Document section ::

=== Begin Enclosure ===

Since the war in Syria began in March 2011, the country has been devastated.
Every aspect of life in the country has been touched by the destructive conflict. Throughout the 6 year long conflict, many religious minorities, such as the sizeable Christian population, have been subject to targeted attacks from extremists groups, such as ISIS and Jabhat Fateh al-Sham.
The war has left Syria’s infrastructure lying in ruins. In numerous areas across the country, running water, food and basic services, such as healthcare and electricity, are scarce.
Another aspect impacted by the war has been the devastation of the education system. Many schools are either out of service, overcrowded or in the crossfire. It is estimated that school enrolment throughout the country has dropped by more than 50%. This lack of educated youth and the untold damage to the education system will present huge challenges to Syria’s reconstruction.
In addition to not receiving adequate education, medical professionals believe that many children will suffer from psychological issues stemming from their experiences growing up during the harsh war environment.
Furthermore, many children have been forced to find jobs to support their families.

=== End Enclosure ===

Exercise data ::
=== Begin Enclosure ===

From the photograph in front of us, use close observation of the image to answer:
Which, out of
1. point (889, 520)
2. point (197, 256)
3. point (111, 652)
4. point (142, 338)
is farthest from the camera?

=== End Enclosure ===
=== Begin Enclosure ===

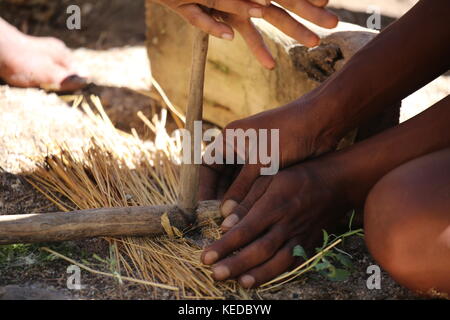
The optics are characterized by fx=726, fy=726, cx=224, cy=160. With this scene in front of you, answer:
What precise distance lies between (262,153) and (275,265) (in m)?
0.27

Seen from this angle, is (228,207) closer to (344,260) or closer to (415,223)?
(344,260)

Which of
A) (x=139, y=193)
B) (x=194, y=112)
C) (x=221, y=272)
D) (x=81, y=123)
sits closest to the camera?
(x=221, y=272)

=== End Enclosure ===

Problems to work on ::
1) According to the text on the war in Syria, by roughly how much has school enrollment across the country dropped?
2) Continue the text on the war in Syria from its last sentence, in the same voice.

Results ::
1) By more than 50%.

2)
“I should be in the eighth grade in school. I left my studies two years ago to help my family with money, although I was clever in school. My father lost his job; now my brother is in Turkey to help my family with money,” said a young boy who was forced to join the workforce to alleviate his families dire economic situation.
An estimated 11 million people have been displaced, including 6.5 million people as internally displaced peoples (IDPs) within Syria including 2.8 million children. Many of the IDPs live in camps that lack basic services.
For those caught in the conflict, life has been virtually aborted. Many hope for an end to the war so that they may resume their lives and rebuild their towns and neighbourhoods from the destruction brought upon them by the destructive war.